The frequency of handbook reviews may depend on how big the employer is and how many states it operates in, said Lucas Asper, an attorney with Ogletree Deakins in Greenville, S.C.

HR professionals should also consider the purpose that the handbook serves for the organization—which varies from employer to employer, he noted. Some businesses just want to cover the minimum that is required by law. Others might use the handbook as a summary of all the applicable workplace laws that the HR and management teams rely on when providing guidance. If that’s the case, they’ll want to be extra careful about making sure the information is accurate and up-to-date, Asper said.

“Updates should be considered at a minimum on an annual basis,” said Stephanie Peet and Timothy McCarthy, attorneys with Jackson Lewis in Philadelphia, in an e-mail to SHRM Online. “However, sometimes there are drastic changes in applicable laws that necessitate an immediate change.”

As an example, they said, if Congress were to amend Title VII of the Civil Rights Act of 1964 to expressly include sexual orientation as a protected characteristic, employers would need to ensure that sexual orientation is covered in their equal employment opportunity policy and make revisions if needed.

That’s why a midyear review is a good idea. “Employers should make an effort to stay abreast of changes in applicable labor and employment laws on an ongoing basis,” Peet and McCarthy suggested.

If there are any significant changes to the laws that affect a particular employer’s workforce, the handbook should be reviewed to ensure that the company’s policies are in line with those changes.

Notice Is Key

When a new law takes effect, it is vital to give employees notice, Asper said. But that notice doesn’t always have to be provided through a formal handbook update.

For midyear changes in the law, employers may want to consider stand-alone notifications or policy revisions, he added.

Asper said that in many situations, a state-specific addendum will make sense for multistate employers. The employer can send an addendum to the applicable workers in California or Wisconsin, for example, instead of rolling out an entirely new handbook. “That’s the best way to capture state and local changes,” he said.

Peet and McCarthy noted that handbook updates and stand-alone policies should be distributed with an acknowledgment that employees should sign and date. The acknowledgment should clearly identify the version of the handbook or policy that it relates to, they said.

“In addition, providing digital access to handbooks and policies, where feasible, is advantageous to both employees and employers,” they added. “Employees are inevitably becoming more tech-savvy and will be more likely to review and utilize a digitally accessible handbook.”

Electronic handbooks also make it easier for employers to update, edit and distribute critical information.

Changes to Watch

If an employer hasn’t updated its handbook in more than a year, it’s probably time to do a full-blown review with the assistance of counsel, Asper said.

That’s because there have been a number of developments in workplace law recently. At the federal level, for example, there were many National Labor Relations Board decisions that affected employment policies.

--- Activity ---
Print the part of the handbook-review article from "If there are" to "revisions, he added.", word for word.

--- Data provided ---
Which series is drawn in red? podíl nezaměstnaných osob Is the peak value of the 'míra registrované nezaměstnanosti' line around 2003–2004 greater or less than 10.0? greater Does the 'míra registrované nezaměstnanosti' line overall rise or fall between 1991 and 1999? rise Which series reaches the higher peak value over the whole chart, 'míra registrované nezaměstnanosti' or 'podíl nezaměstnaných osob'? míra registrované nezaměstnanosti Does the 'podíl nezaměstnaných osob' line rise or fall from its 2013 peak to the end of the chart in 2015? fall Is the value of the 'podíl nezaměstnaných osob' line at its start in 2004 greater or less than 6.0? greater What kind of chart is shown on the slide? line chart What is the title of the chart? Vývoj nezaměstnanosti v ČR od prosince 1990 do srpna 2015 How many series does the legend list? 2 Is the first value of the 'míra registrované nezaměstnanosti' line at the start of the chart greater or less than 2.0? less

--- Answer for the task ---
If there are any significant changes to the laws that affect a particular employer’s workforce, the handbook should be reviewed to ensure that the company’s policies are in line with those changes.

Notice Is Key

When a new law takes effect, it is vital to give employees notice, Asper said. But that notice doesn’t always have to be provided through a formal handbook update.

For midyear changes in the law, employers may want to consider stand-alone notifications or policy revisions, he added.